■ **REQUIRED TASK**:
Identify each line below in which the string "tail" appears, and copy those lines out in full.

■ **INFORMATION PROVIDED**:

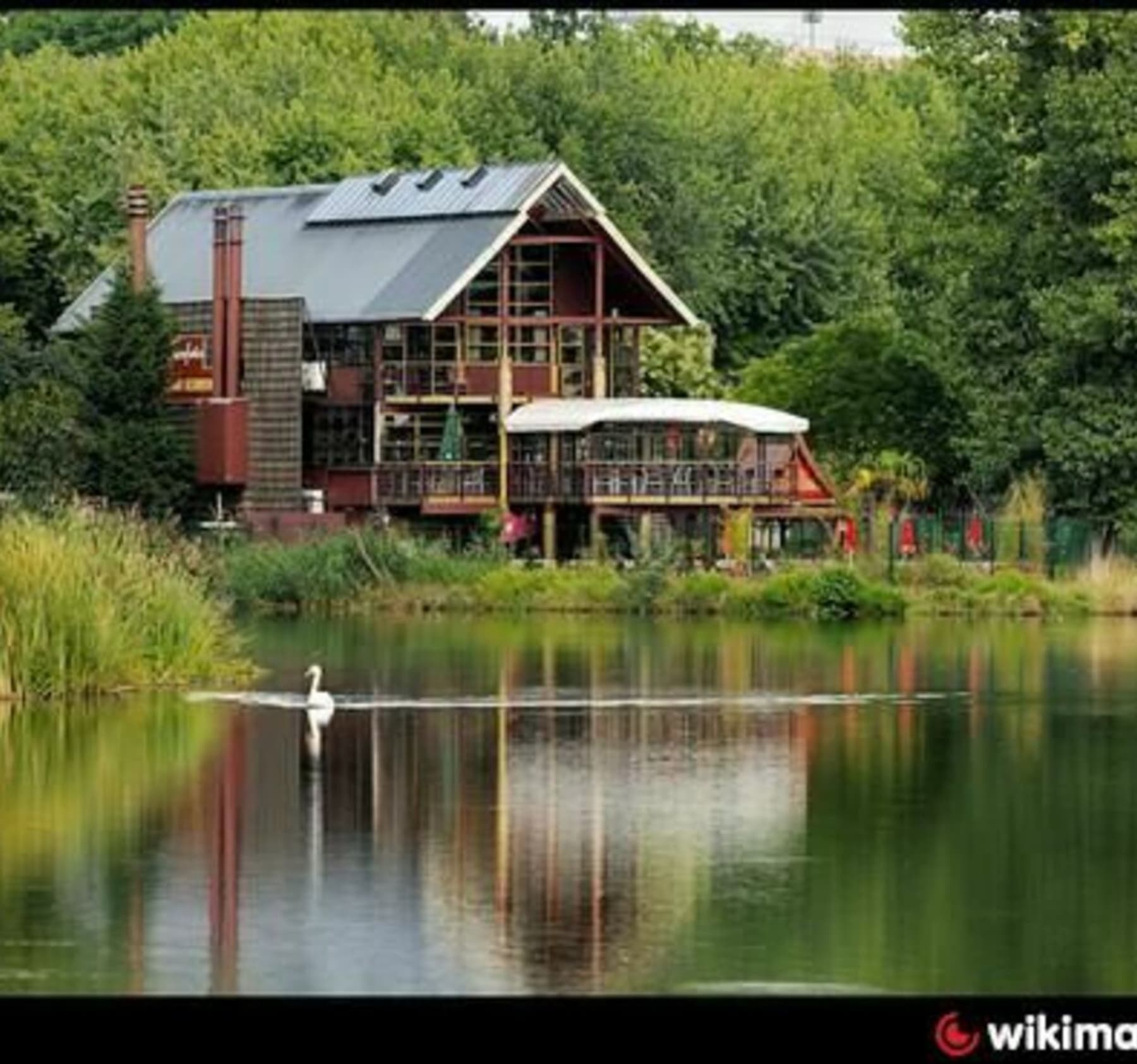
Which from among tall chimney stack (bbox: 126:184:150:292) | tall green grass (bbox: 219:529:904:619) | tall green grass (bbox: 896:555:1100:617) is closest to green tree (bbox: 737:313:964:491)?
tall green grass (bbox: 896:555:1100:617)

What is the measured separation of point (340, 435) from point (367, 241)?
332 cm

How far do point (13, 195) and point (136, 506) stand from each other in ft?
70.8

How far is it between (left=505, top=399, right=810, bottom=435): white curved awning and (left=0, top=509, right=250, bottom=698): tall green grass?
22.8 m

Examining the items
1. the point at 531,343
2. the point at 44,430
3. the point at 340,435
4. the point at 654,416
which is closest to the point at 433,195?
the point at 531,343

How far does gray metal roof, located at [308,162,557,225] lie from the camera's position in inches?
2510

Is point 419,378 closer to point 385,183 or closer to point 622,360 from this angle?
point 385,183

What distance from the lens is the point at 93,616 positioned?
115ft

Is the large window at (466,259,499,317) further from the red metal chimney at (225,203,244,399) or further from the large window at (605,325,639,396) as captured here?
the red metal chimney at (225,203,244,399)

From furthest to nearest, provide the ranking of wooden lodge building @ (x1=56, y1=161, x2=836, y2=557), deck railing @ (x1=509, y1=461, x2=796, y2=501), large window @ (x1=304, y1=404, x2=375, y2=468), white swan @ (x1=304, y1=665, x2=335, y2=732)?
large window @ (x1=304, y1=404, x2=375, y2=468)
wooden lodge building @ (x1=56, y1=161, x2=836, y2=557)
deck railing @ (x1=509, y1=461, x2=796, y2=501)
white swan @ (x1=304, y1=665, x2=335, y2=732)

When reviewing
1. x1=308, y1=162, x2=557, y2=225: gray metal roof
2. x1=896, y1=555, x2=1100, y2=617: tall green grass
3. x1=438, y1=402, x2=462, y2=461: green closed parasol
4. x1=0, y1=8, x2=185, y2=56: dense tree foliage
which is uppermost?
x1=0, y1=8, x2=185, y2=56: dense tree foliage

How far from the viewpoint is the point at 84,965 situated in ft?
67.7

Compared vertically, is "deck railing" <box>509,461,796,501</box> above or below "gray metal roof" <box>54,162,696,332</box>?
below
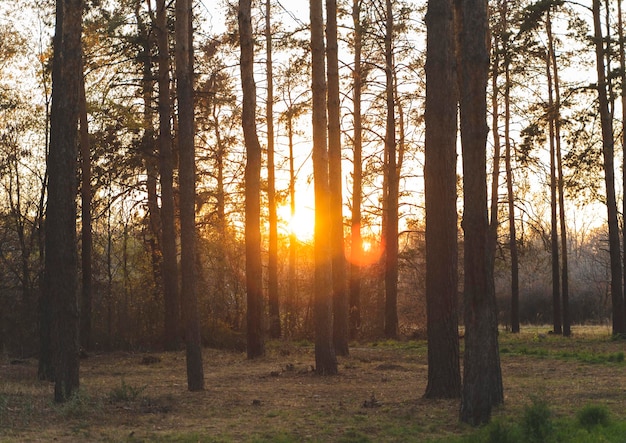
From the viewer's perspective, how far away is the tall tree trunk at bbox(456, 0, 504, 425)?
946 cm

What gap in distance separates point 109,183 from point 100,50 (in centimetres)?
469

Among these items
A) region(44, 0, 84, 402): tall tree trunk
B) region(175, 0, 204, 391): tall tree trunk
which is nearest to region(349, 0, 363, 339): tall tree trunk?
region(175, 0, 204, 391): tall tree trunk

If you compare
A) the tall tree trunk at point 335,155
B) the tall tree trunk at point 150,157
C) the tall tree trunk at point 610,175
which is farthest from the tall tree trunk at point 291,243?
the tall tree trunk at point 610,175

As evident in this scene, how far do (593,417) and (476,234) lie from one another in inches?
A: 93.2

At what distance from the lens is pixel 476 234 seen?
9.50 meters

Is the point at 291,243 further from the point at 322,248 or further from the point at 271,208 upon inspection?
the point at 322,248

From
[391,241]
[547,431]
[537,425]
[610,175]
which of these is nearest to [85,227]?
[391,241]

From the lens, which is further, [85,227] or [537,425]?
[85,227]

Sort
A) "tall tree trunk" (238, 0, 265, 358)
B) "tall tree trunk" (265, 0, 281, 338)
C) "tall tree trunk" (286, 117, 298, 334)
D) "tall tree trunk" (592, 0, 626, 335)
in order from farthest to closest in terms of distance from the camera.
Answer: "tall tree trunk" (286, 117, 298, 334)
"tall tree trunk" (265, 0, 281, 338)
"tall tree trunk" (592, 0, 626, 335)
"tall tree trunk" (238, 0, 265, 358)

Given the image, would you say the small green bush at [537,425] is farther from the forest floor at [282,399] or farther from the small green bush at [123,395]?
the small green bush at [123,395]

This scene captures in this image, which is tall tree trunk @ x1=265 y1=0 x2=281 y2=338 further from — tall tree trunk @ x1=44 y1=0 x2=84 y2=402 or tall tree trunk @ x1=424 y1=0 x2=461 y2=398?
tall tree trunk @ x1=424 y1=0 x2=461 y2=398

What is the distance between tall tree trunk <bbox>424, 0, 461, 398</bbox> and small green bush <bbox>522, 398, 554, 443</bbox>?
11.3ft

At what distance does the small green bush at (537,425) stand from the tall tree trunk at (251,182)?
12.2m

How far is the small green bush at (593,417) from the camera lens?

* * *

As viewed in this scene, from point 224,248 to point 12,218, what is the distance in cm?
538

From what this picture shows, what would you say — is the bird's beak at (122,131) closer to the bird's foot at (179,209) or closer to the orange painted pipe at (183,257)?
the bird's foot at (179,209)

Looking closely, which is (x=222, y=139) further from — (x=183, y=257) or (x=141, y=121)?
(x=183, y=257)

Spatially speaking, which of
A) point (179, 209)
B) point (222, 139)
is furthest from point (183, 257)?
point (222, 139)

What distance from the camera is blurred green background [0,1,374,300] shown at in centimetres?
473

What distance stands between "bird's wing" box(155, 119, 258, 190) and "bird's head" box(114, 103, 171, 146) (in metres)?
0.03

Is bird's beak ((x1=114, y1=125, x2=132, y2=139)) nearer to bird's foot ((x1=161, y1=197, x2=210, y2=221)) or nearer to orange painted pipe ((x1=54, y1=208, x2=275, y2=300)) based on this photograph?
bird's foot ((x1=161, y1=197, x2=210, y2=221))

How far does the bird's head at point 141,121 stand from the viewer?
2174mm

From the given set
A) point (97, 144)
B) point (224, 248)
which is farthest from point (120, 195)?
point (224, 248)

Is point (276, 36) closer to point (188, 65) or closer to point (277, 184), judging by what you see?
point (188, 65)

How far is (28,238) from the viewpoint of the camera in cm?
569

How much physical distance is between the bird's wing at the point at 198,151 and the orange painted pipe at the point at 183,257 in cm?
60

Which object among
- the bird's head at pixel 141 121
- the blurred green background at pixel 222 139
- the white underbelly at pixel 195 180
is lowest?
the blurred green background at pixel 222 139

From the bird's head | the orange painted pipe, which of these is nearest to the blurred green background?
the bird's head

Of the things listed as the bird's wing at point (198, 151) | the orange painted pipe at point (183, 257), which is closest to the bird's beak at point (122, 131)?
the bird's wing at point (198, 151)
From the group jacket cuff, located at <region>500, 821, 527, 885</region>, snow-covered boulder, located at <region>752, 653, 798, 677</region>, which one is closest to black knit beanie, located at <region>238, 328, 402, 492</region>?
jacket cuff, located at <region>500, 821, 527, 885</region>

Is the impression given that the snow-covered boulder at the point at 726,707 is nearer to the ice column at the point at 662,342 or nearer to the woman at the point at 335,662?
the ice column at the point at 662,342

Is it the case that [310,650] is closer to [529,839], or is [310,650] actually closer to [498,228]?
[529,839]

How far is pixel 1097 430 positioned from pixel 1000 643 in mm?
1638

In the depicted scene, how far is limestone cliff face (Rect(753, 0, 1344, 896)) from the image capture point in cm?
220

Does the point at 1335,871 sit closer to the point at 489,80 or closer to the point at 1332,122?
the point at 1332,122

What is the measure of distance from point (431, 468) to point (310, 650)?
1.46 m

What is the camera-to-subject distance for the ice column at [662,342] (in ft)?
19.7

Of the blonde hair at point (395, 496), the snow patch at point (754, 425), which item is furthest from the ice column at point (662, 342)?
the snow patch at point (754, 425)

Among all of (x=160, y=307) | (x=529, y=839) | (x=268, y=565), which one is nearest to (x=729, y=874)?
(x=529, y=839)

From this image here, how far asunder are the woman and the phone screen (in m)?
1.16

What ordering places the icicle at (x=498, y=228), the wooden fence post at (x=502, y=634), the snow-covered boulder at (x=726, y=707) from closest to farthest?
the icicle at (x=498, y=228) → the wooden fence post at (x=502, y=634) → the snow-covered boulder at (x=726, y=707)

--

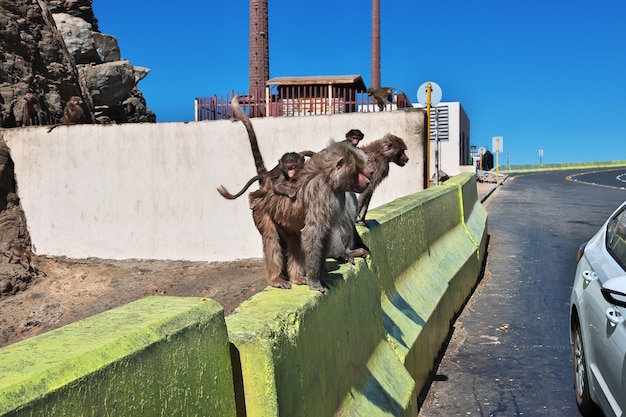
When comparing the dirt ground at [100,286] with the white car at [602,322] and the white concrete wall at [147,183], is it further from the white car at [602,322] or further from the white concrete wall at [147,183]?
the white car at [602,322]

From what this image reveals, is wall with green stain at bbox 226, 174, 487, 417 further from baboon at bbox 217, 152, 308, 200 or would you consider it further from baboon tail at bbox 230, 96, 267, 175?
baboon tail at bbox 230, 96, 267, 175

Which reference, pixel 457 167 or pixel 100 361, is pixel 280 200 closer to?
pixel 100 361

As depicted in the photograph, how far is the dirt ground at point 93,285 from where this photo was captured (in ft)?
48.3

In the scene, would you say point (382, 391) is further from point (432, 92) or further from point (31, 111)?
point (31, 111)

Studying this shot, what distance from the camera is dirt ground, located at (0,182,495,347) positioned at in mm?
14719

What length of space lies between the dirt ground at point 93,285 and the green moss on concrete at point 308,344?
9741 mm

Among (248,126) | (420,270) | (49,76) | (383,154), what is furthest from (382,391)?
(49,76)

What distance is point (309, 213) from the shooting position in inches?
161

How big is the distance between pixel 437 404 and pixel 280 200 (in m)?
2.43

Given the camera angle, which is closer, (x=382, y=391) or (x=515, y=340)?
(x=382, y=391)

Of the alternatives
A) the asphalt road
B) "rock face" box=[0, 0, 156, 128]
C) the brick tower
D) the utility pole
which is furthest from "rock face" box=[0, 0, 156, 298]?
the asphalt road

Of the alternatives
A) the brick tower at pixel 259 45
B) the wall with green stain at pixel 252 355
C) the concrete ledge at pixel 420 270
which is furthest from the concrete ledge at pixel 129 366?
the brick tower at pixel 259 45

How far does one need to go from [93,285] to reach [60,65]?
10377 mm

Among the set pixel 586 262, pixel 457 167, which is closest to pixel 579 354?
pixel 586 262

■ **TASK RESULT**:
From what this image reveals, is wall with green stain at bbox 226, 174, 487, 417 further from baboon at bbox 217, 152, 308, 200 or would you consider it further from baboon tail at bbox 230, 96, 267, 175?
baboon tail at bbox 230, 96, 267, 175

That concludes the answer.